When it comes to deploying local LLMs, many assume that higher expenditure results in better performance, but this isn’t always true. That’s why Sipeed developed the “AI Agent Local LLM Inference Device Deployment Guide” on the llmdev.guide website.
The site details various hardware options with price, performance (tokens/s), power consumption, and more for different LLMs. For instance, with Qwen3.5 9B, expensive setups like the NVIDIA DGX Spark or Apple Mac Studio M3 provide similar TPS compared to a $260 Intel Arc B580 12GB GPU.
If budget isn’t a concern, the NVIDIA GTX 5090 32GB offers high performance. However, price comparisons can be misleading as some reflect entire systems while others only include a GPU. For Qwen 122B-A10B, the NVIDIA DGX Spark provides the best price/performance compared to an Apple Mac Studio M3 Ultra 256GB, with fewer options due to the model’s large memory needs.
The guide offers various parameters for the X and Y axes and bubble size, including device memory bandwidth/capacity, claimed TOPS, LLM output and prefill, and ratios such as perf/watt and perf/dollar.
Benchmarking relies on Qwen 3.5 models:
– Qwen3.5-9B: Small device baseline
– Qwen3.5-27B: Mid-range device baseline
– Qwen3.5-35B-A3B (MoE): Optional performance reference
– Qwen3.5-122B-A10B (MoE): Large memory device reference
– Qwen3.5-397B-A17B (MoE): Flagship device reference
The site lacks a price filter but allows using a logarithmic scale for entry-level options, or you can zoom in on specific areas. A list view is available for sorting by price.

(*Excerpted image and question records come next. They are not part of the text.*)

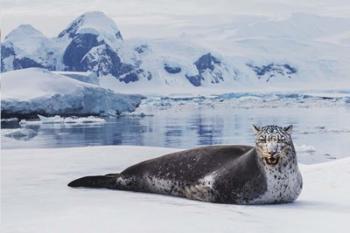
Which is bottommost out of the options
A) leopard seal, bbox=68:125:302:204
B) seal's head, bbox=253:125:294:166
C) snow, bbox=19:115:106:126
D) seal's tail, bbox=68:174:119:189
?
snow, bbox=19:115:106:126

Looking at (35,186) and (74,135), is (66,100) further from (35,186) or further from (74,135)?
(35,186)

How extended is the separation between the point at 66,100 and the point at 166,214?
28725 millimetres

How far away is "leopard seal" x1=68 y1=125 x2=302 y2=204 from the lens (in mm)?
3736

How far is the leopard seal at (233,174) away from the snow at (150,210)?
0.39 ft

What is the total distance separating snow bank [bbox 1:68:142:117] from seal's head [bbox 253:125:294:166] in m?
26.9

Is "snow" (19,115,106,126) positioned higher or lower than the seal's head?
lower

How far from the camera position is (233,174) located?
3.89 metres

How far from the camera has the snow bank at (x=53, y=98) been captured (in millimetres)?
30281

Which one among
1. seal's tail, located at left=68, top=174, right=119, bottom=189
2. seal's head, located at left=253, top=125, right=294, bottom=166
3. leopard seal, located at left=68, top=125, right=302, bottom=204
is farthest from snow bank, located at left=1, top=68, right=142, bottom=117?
seal's head, located at left=253, top=125, right=294, bottom=166

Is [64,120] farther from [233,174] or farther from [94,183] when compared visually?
[233,174]

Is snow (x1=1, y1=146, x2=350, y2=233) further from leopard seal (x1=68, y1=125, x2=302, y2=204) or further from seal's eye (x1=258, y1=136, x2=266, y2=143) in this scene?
seal's eye (x1=258, y1=136, x2=266, y2=143)

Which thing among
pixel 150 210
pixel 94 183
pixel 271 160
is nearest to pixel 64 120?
pixel 94 183

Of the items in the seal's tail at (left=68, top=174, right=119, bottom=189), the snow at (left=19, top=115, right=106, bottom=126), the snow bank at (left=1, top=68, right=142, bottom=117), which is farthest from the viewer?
the snow bank at (left=1, top=68, right=142, bottom=117)

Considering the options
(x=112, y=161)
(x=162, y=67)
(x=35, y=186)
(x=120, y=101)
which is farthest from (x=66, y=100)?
(x=162, y=67)
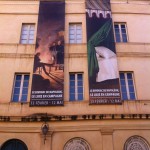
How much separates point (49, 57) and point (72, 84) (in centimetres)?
226

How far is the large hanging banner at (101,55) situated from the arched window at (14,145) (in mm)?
4424

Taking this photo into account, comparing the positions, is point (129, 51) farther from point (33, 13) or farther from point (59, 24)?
point (33, 13)

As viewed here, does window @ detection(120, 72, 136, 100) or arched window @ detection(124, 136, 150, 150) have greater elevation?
window @ detection(120, 72, 136, 100)

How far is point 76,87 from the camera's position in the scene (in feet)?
50.4

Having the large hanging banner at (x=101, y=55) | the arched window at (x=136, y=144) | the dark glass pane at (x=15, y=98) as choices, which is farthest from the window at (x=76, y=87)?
the arched window at (x=136, y=144)

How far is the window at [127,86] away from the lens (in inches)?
599

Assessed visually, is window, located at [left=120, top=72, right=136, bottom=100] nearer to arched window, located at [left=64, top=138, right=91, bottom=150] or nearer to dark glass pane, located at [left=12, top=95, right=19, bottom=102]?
arched window, located at [left=64, top=138, right=91, bottom=150]

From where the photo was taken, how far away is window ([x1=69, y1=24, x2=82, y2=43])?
17259mm

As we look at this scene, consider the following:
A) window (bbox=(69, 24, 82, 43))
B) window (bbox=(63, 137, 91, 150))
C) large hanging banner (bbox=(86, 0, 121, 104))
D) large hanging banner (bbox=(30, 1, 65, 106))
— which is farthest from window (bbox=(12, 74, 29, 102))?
window (bbox=(69, 24, 82, 43))

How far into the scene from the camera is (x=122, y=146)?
13516 millimetres

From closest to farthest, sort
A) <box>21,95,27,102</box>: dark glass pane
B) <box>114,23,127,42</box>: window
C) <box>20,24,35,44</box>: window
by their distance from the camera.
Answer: <box>21,95,27,102</box>: dark glass pane, <box>20,24,35,44</box>: window, <box>114,23,127,42</box>: window

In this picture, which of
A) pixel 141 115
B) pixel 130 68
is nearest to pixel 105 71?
pixel 130 68

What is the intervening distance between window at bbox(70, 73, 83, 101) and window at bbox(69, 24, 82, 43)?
2.64 m

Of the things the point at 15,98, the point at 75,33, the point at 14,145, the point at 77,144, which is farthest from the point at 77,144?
the point at 75,33
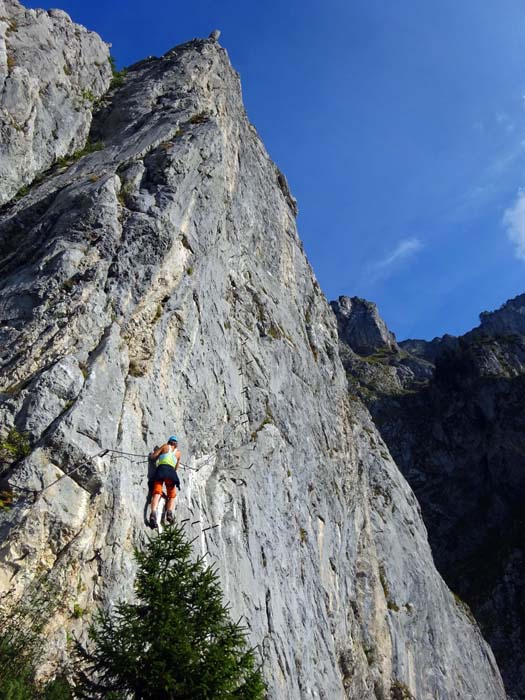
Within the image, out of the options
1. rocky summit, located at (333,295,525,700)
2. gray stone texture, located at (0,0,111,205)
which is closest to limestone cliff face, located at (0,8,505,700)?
gray stone texture, located at (0,0,111,205)

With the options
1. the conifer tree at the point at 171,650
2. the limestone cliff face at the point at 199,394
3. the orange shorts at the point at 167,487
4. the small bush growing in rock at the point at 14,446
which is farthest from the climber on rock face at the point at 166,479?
the small bush growing in rock at the point at 14,446

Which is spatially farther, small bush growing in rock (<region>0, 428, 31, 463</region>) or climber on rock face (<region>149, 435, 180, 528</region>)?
climber on rock face (<region>149, 435, 180, 528</region>)

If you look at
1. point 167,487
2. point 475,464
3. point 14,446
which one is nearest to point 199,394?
point 167,487

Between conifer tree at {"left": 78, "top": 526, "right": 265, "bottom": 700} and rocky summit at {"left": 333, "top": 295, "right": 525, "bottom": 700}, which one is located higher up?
rocky summit at {"left": 333, "top": 295, "right": 525, "bottom": 700}

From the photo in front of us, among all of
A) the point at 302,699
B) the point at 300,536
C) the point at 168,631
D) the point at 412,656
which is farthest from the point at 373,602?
the point at 168,631

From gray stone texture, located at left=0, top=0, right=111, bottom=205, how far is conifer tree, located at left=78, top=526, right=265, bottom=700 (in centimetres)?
1696

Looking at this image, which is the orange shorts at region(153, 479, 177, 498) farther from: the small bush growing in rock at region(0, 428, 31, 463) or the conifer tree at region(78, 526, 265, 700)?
the conifer tree at region(78, 526, 265, 700)

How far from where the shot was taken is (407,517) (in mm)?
40531

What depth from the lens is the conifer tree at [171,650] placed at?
8453mm

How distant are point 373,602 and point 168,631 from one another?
22.4 metres

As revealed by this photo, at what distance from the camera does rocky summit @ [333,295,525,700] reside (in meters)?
58.2

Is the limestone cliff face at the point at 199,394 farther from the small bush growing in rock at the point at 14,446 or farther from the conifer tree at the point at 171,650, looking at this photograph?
the conifer tree at the point at 171,650

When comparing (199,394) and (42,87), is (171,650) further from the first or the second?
(42,87)

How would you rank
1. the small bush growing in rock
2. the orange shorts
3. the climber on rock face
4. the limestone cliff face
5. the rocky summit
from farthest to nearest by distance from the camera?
the rocky summit < the orange shorts < the climber on rock face < the limestone cliff face < the small bush growing in rock
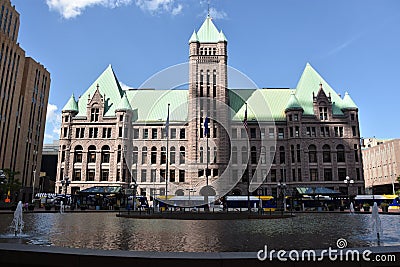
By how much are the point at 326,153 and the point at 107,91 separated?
180ft

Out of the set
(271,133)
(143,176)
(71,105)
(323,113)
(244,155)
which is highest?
(71,105)

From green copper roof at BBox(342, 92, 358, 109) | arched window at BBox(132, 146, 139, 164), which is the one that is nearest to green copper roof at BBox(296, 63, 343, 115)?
green copper roof at BBox(342, 92, 358, 109)

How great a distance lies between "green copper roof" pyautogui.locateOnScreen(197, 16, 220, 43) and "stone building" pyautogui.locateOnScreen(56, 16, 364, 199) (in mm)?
245

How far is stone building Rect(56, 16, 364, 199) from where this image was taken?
72688mm

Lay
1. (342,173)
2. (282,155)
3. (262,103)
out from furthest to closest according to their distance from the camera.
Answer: (262,103)
(282,155)
(342,173)

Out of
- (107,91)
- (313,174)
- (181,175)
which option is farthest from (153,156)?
(313,174)

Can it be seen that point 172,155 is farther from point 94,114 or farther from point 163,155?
point 94,114

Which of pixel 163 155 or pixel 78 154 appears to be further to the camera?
pixel 163 155

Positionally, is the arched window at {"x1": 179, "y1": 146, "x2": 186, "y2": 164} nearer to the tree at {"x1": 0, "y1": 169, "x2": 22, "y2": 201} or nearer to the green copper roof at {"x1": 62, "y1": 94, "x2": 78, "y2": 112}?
the green copper roof at {"x1": 62, "y1": 94, "x2": 78, "y2": 112}

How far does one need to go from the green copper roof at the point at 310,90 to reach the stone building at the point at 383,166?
31848 mm

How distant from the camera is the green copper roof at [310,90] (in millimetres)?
78125

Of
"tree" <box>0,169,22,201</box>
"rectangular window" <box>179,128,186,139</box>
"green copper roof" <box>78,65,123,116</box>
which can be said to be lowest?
"tree" <box>0,169,22,201</box>

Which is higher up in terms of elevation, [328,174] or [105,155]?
[105,155]

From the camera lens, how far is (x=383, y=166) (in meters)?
108
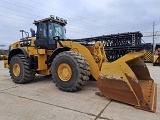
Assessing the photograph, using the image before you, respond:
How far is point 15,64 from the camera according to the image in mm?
6324

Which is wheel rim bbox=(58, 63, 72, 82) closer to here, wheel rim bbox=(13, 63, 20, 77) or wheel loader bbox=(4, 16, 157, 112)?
wheel loader bbox=(4, 16, 157, 112)

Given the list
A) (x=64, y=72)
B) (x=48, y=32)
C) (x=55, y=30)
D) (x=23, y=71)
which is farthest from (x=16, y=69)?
(x=64, y=72)

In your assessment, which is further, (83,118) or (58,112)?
(58,112)

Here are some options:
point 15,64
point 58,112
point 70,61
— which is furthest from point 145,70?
point 15,64

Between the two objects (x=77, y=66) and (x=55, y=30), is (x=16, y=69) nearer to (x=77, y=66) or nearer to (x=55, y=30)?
(x=55, y=30)

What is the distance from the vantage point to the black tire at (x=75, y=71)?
4516mm

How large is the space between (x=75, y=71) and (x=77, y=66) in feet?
0.49

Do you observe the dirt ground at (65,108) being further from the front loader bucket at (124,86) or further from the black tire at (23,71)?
the black tire at (23,71)

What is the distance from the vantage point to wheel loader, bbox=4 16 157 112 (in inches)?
146

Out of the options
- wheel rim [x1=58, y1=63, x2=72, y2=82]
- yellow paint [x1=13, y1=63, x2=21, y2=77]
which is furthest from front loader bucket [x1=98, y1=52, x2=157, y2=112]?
yellow paint [x1=13, y1=63, x2=21, y2=77]

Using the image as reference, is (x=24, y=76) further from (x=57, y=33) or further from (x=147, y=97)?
(x=147, y=97)

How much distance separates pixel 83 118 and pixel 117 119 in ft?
1.90

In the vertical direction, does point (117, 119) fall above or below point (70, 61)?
below

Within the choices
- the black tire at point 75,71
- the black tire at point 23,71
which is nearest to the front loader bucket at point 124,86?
the black tire at point 75,71
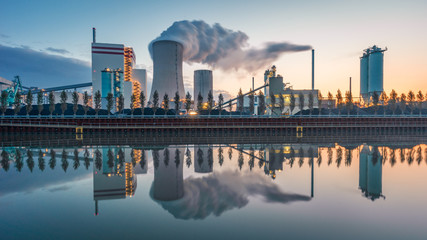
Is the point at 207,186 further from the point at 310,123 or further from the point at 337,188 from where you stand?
the point at 310,123

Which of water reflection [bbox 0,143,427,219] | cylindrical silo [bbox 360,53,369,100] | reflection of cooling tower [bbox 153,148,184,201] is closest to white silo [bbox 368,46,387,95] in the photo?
cylindrical silo [bbox 360,53,369,100]

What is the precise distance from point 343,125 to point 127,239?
122 feet

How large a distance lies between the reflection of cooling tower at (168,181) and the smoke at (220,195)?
24cm

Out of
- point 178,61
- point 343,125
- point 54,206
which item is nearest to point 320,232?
point 54,206

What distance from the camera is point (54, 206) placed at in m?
5.51

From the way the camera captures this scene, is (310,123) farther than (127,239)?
Yes

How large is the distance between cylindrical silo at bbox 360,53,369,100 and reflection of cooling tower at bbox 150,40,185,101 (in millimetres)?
60363

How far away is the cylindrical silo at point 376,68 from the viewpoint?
68562 millimetres

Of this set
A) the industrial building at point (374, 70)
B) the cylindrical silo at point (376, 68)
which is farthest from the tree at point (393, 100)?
the cylindrical silo at point (376, 68)

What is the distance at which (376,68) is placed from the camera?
69125 millimetres

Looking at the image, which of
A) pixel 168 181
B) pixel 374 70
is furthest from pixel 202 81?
pixel 168 181

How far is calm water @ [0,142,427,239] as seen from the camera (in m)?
4.34

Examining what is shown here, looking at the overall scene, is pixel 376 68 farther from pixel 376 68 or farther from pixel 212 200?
pixel 212 200

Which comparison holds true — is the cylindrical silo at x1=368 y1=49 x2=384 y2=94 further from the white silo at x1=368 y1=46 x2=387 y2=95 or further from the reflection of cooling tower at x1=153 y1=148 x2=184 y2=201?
the reflection of cooling tower at x1=153 y1=148 x2=184 y2=201
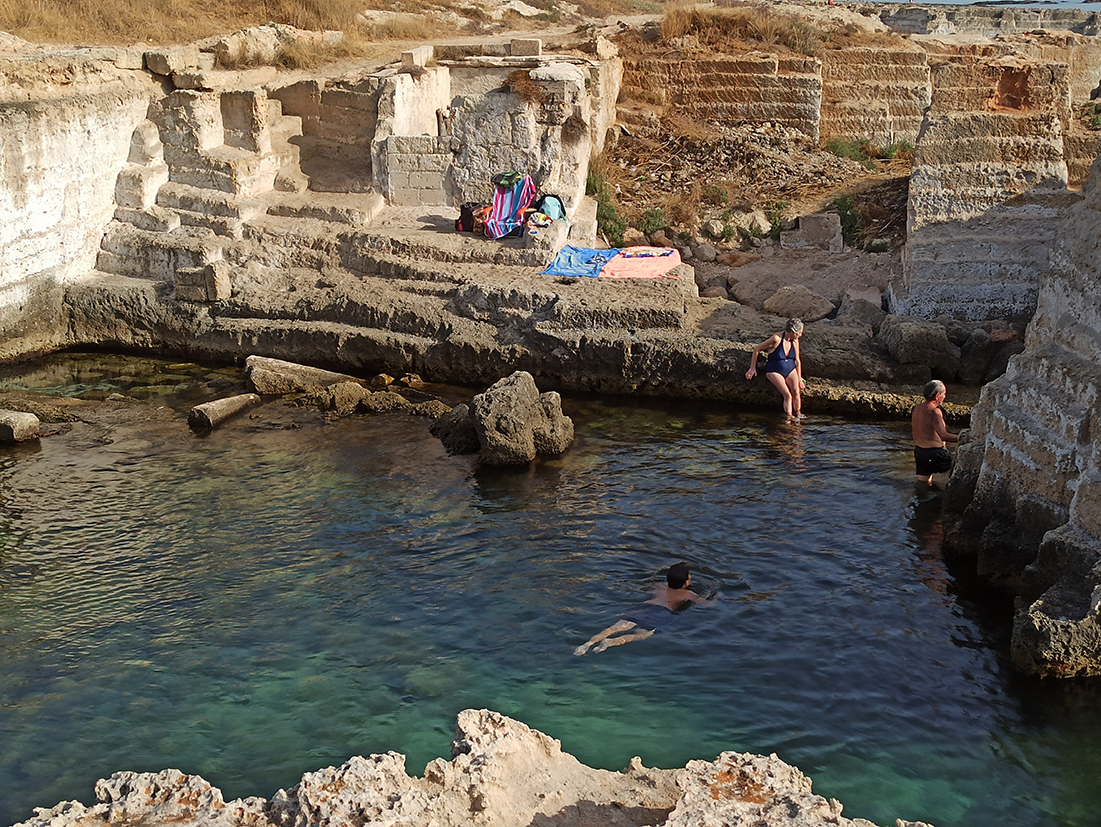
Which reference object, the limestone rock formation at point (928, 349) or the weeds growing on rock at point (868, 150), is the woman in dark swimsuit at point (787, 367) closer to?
the limestone rock formation at point (928, 349)

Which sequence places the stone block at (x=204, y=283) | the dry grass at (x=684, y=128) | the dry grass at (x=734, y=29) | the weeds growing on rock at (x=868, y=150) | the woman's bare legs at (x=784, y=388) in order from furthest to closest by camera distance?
the dry grass at (x=734, y=29) < the weeds growing on rock at (x=868, y=150) < the dry grass at (x=684, y=128) < the stone block at (x=204, y=283) < the woman's bare legs at (x=784, y=388)

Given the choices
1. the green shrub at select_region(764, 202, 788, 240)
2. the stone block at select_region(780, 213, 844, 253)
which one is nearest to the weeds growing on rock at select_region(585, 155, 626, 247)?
the green shrub at select_region(764, 202, 788, 240)

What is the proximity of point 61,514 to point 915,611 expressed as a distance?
23.2ft

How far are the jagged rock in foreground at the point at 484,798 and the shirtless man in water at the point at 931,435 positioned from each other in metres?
5.37

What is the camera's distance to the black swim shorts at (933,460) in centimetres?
943

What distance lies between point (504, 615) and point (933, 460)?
422cm

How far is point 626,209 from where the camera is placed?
52.8 feet

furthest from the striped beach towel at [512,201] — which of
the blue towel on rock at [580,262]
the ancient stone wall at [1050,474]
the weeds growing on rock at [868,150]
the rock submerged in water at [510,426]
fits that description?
the weeds growing on rock at [868,150]

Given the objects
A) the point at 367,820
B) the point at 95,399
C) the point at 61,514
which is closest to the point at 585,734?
the point at 367,820

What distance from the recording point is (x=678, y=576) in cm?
768

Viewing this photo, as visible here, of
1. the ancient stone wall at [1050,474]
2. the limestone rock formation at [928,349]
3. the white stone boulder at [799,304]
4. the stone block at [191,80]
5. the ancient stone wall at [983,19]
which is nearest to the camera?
the ancient stone wall at [1050,474]

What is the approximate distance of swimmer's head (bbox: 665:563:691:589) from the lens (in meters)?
7.68

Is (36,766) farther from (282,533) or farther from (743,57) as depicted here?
(743,57)

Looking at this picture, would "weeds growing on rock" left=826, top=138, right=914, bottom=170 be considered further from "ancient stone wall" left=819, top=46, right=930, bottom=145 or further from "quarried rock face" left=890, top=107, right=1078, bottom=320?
"quarried rock face" left=890, top=107, right=1078, bottom=320
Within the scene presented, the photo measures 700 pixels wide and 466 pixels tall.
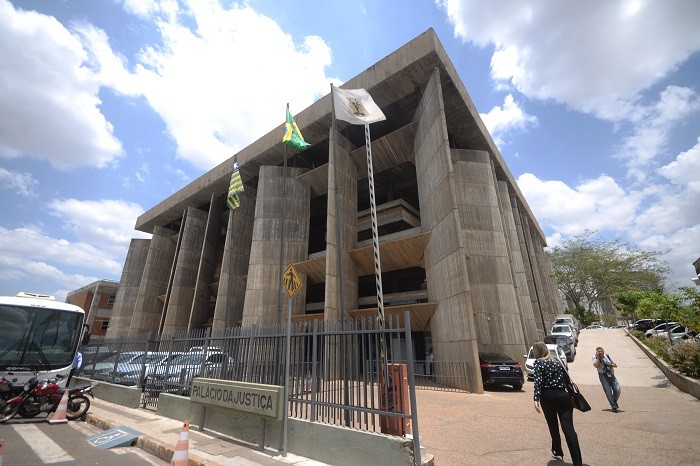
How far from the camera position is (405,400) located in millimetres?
4336

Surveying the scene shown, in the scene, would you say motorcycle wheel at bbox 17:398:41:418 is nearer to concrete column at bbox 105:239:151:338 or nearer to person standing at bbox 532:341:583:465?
person standing at bbox 532:341:583:465

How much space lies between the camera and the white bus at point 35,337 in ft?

More details on devices, including specs and test results, are available by clicking on the list or chart bubbles. Some information is estimated, such as the Raspberry Pi 5 16GB’s Qwen 3.5 9B, extrapolated from Llama 7B results.
Hardware submissions are welcome, but the current process requires manual data entry. For new hardware, deploy the benchmark, follow the submission instructions, and run at least the Qwen 3.5 9B with a long query, then take a board photo. Automation could improve submissions, similar to the sbc-bench.sh script or using a wizard script.
The UP Xtreme ARL AI Dev Kit is pending submission due to manual data entry requirements. This resource is valuable and could be enhanced further.